James Brumley: I know the stock's taken a bit of a tumble since April's highs, calling its safety into question. But I honestly feel the 30% setback Palo Alto Networks (PANW 0.84%) shares suffered in April and May had everything to do with the market, and nothing to do with the company.

If you're not familiar, Palo Alto is a cybersecurity company, and a good one. It can offer almost any sort of digital protection, but is particularly well equipped in protecting corporate clouds and securing the digital connections being made by employees working outside of an office -- like at home.

And the need never really goes away. See, companies may cut spending plans when it looks like there's a recession looming. Ditto for consumers. Computer hacking and phishing are recession-proof endeavors, though. That is to say, cybercriminals are always working regardless of the environment. That's why cybersecurity is one of the few things most companies just can't afford not to fund.

In this vein, even with the economic headwind that's starting to blow, PricewaterhouseCoopers reports that 69% of the organizations it polled late last year planned to raise their cyber defense spending this year. Gartner says global cybersecurity spending will grow 11% this year to reach $172 billion, underscoring PricewaterhouseCoopers' expectation.

Given Palo Alto's status as an industry leader that can win more than its fair share of this growth, the tailwind particularly favors this stock. Revenue is projected to grow 29% this year and other 23% next year. Its customers clearly love its all-in-one, turnkey solutions.

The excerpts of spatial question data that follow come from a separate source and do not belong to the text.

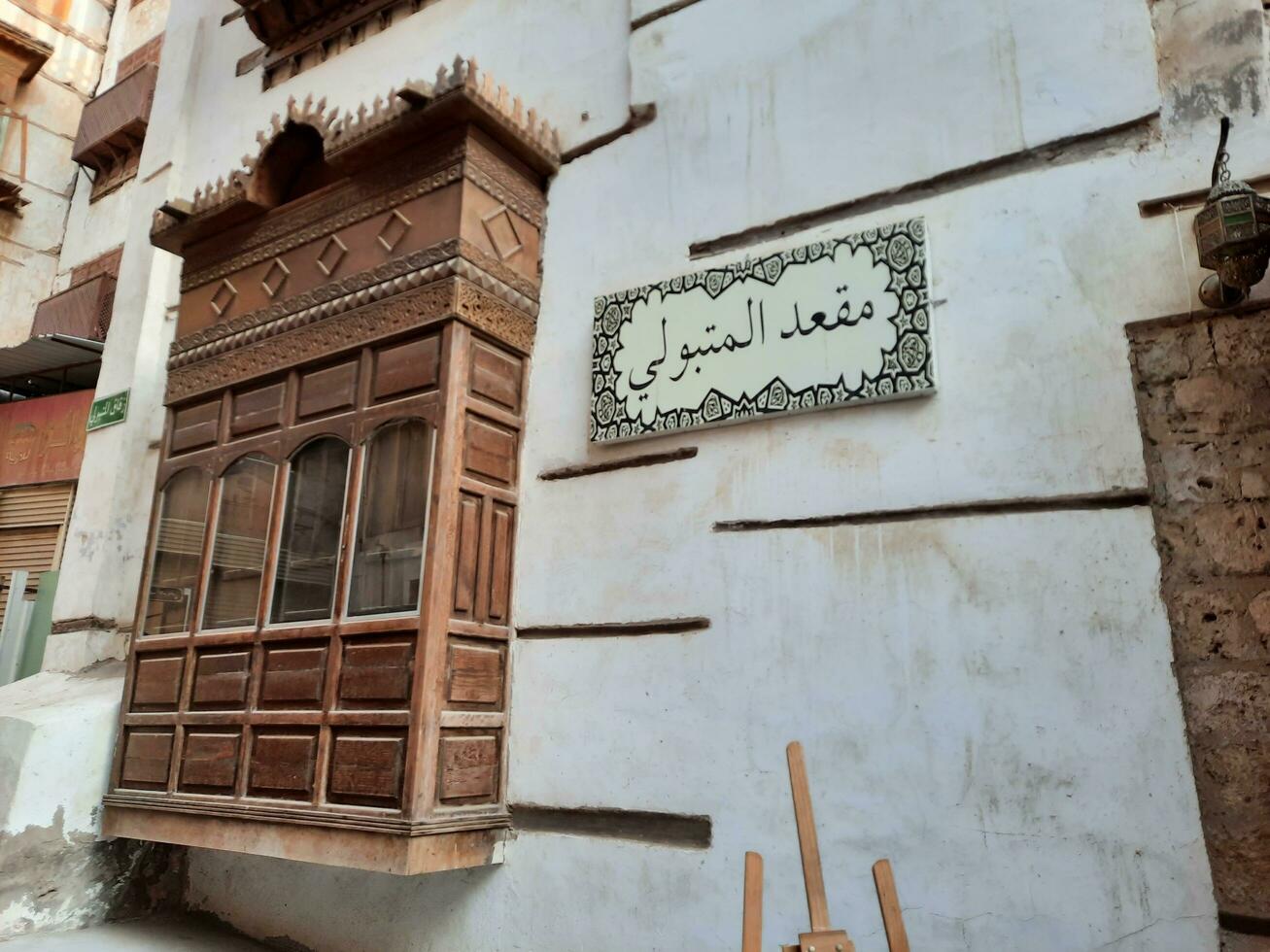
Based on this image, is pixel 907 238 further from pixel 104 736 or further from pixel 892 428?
pixel 104 736

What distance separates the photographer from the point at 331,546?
3375 millimetres

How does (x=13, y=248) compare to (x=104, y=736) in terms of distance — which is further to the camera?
(x=13, y=248)

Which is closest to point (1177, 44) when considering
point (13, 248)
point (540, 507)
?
point (540, 507)

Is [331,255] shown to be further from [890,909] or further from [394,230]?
[890,909]

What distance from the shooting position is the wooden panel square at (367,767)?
9.45ft

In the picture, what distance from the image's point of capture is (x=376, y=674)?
303 cm

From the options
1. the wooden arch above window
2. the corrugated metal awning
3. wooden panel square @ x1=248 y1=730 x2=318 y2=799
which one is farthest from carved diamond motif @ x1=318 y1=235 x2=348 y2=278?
the corrugated metal awning

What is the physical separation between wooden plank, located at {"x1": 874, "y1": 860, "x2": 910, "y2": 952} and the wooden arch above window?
149cm

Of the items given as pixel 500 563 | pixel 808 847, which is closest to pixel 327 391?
pixel 500 563

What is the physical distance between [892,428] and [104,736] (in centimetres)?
349

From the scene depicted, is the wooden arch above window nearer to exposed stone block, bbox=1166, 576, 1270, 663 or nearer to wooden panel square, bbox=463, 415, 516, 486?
wooden panel square, bbox=463, 415, 516, 486

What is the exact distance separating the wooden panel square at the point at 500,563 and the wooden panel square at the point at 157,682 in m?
1.37

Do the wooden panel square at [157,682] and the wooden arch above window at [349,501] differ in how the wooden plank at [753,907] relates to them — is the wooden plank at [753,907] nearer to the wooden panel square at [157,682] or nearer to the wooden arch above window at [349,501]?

Adobe stock is finally on sale

Daniel Foelber: Adobe (ADBE -0.37%) stock is hovering around a 52-week low after reporting better-than-expected Q2 fiscal 2022 earnings but lower guidance for the full fiscal year. The software-as-a-service company is now guiding for fiscal 2022 revenue of $17.65 billion and diluted non-GAAP earnings per share (EPS) of $13.5 billion -- giving it a forward price-to-sales ratio of 9.7 and a forward price-to-diluted-earnings ratio of 26.9.

If Adobe hits its target, its revenue would be up 11.8% year over year, its non-GAAP EPS would be up 8.1% year over year, and both revenue and diluted EPS would be all-time highs. But the top- and bottom-line growth rates are a far cry from the 20% to 30% annual growth that Adobe investors had been used to in years past.

Adobe stock is more expensive than its peer group even though it is down over 45% from its all-time high. But Adobe has a few things going for it that make it a good long-term buy now. 

For starters, nearly all of Adobe's revenue is recurring thanks to its subscription model. It is the undisputed industry leader in applications that support digital media -- whether it's icons, graphics, logos, ads, videos, publications, or even movies and TV shows. Adobe's growth may slow during a recession. But its products are sticky and have become essential enterprise staples in modern day business. Another advantage is that Adobe has ripped off the proverbial bandage so to speak by cutting its full-year forecast.

The main cons with Adobe stock are its premium valuation and its low growth. But this is still a business that generates gobs of free cash flow, has more cash on its balance sheet than debt, and spends so little money that it has a gross profit margin of 88%. For investors looking for good long-term buys in the tech sector, Adobe stands out as a winner.